Community's recommend method based on online soft-constraint LDA algorithm
Technical field
The present invention relates to personalized recommendation method, particularly a kind of community's recommend method based on online soft-constraint LDA algorithm.
Background technology
In recent years, community network was large quantities of emerges in large numbers.These webpages provide the instrument of setting up community for the user, make users with a common goal to flock together, and share their information of interest mutually.Could can users produce fascination in the face of the community of various theme of magnanimity, how the interested community of efficient selection oneself along with increasing fast of this social network service? so a very important techniques is recommended to become gradually by community.

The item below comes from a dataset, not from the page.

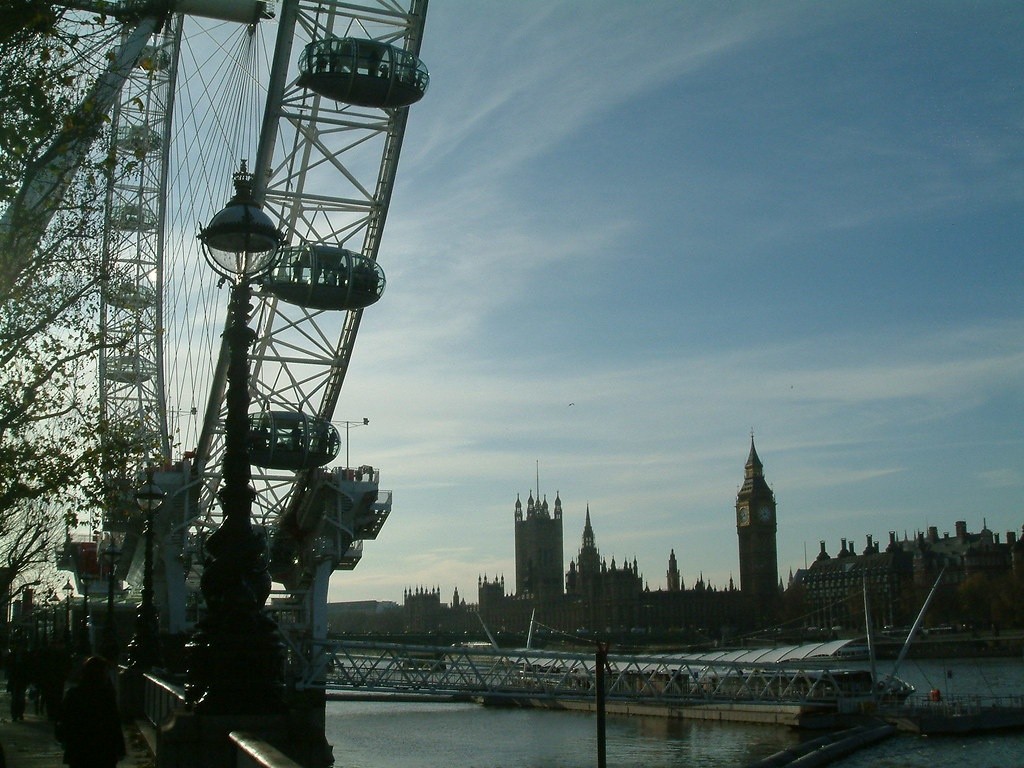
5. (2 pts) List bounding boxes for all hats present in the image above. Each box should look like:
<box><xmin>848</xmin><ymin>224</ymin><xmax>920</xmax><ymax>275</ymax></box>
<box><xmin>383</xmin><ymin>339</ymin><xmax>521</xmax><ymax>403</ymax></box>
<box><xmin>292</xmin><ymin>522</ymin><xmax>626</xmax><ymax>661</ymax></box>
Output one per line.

Common personalized recommendation method has two kinds at present: a kind of recommend method that is based on content, a kind of is collaborative the recommendation.Content-based recommend method utilizes every user that the comment or the voting behavior of object are trained a preference pattern for this user earlier, and then a new object that utilizes this preference pattern to recommend him to be most interested in to the user.Collaborative recommendation is to be based upon on the basis of following hypothesis: similar user has identical hobby.When using collaborative method of recommending to give user's recommended, only need hobby with reference to the user similar to this user.Therefore this method does not need to obtain the content information of object, can recommend under the situation of shortage to the description of object.
In the algorithm that present existing community is recommended, two kinds of well-known methods based on collaborative recommendation are arranged: the LDA method of ARM method and two-value.There are how many overlapping users to calculate intercommunal mutual relationship between the different communities of ARM method utilization.The LDA method of two-value is calculated intercommunal potential theme by community-user's co-occurrence matrix.These two kinds of methods run into easily because over-fitting phenomenon that restriction caused and the huge problem of calculated amount that data are observed.And these two kinds of methods have all been ignored the user and intercommunal relation is strong and weak, can not handle initiate user.
Summary of the invention
The objective of the invention is to, solve that existing community recommend method is run into easily because over-fitting phenomenon that restriction caused and the huge problem of calculated amount that data are observed.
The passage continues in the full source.